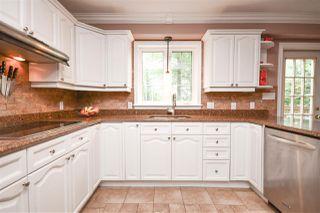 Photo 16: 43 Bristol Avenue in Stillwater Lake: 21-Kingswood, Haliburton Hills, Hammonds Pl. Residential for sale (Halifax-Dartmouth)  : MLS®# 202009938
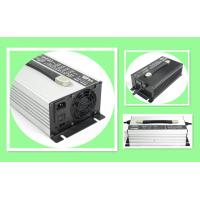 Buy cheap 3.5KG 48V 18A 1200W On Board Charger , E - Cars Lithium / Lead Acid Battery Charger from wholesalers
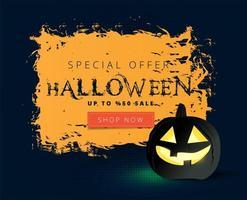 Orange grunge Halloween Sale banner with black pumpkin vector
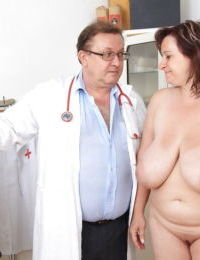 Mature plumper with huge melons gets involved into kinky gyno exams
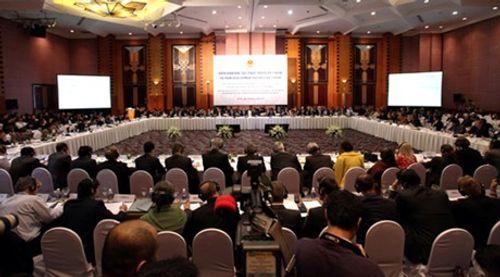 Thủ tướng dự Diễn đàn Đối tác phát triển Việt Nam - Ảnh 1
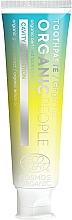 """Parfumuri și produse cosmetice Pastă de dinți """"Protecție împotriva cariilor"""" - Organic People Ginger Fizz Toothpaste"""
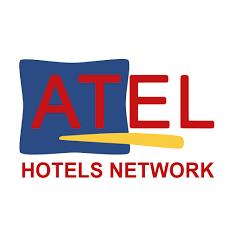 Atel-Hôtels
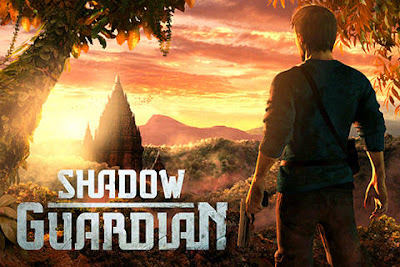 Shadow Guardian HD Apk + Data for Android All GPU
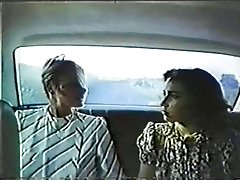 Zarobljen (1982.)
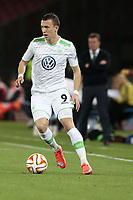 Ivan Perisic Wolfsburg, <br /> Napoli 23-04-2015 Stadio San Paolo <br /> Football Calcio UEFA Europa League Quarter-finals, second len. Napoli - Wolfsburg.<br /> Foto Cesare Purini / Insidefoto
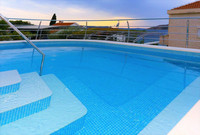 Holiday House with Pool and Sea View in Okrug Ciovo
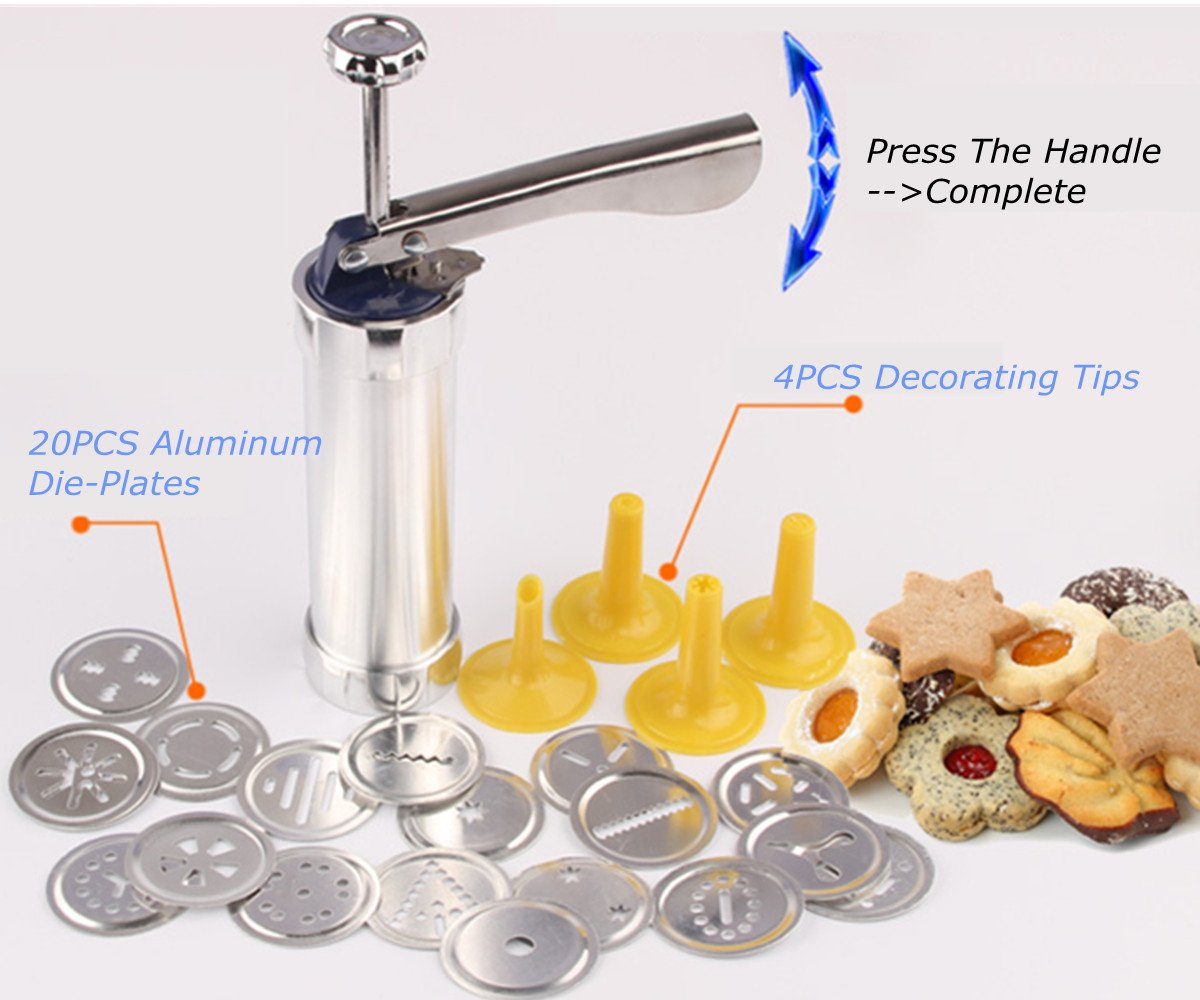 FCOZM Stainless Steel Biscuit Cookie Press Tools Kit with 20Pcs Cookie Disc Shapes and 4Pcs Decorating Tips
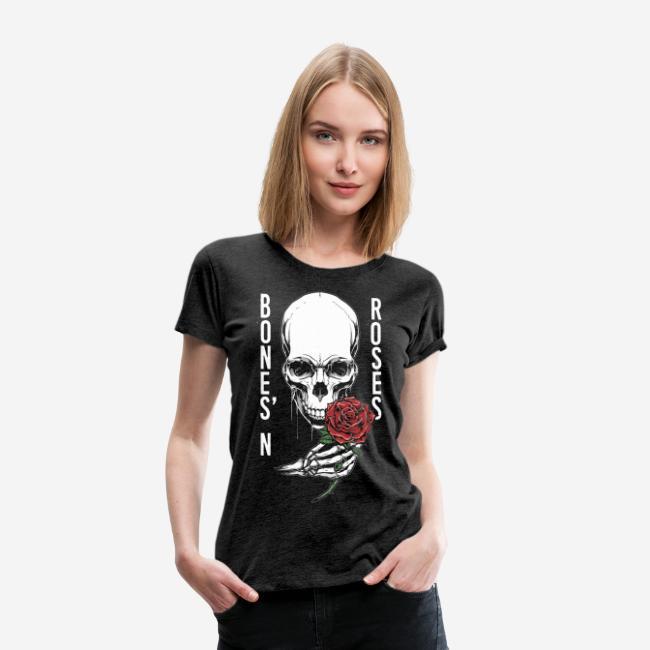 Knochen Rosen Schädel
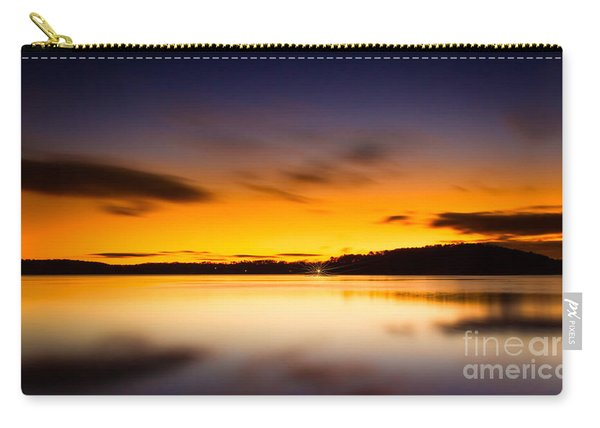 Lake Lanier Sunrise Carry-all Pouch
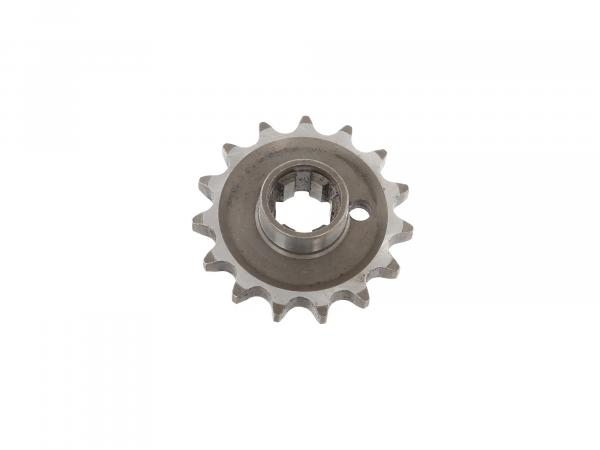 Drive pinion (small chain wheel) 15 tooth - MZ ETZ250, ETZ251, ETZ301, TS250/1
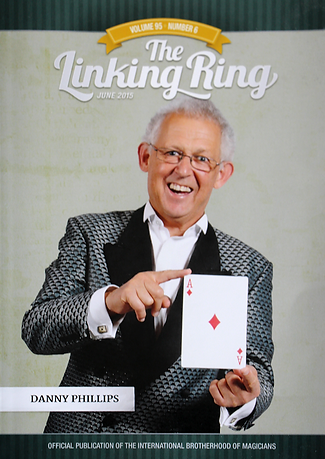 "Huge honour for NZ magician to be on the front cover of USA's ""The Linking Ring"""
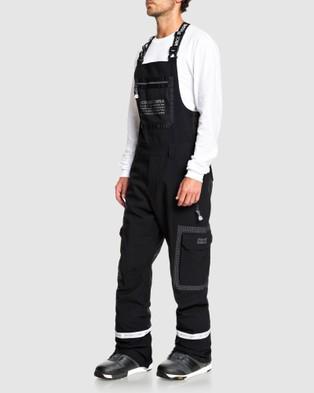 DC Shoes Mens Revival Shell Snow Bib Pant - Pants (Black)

:::::

# What to produce
In your output, include only the lines from the line containing "Drive pinion (small" through the last line of the material above, exactly as they appear, and leave out the pictures.

# Exercise answer
 Drive pinion (small chain wheel) 15 tooth - MZ ETZ250, ETZ251, ETZ301, TS250/1
 "Huge honour for NZ magician to be on the front cover of USA's ""The Linking Ring"""
 DC Shoes Mens Revival Shell Snow Bib Pant - Pants (Black)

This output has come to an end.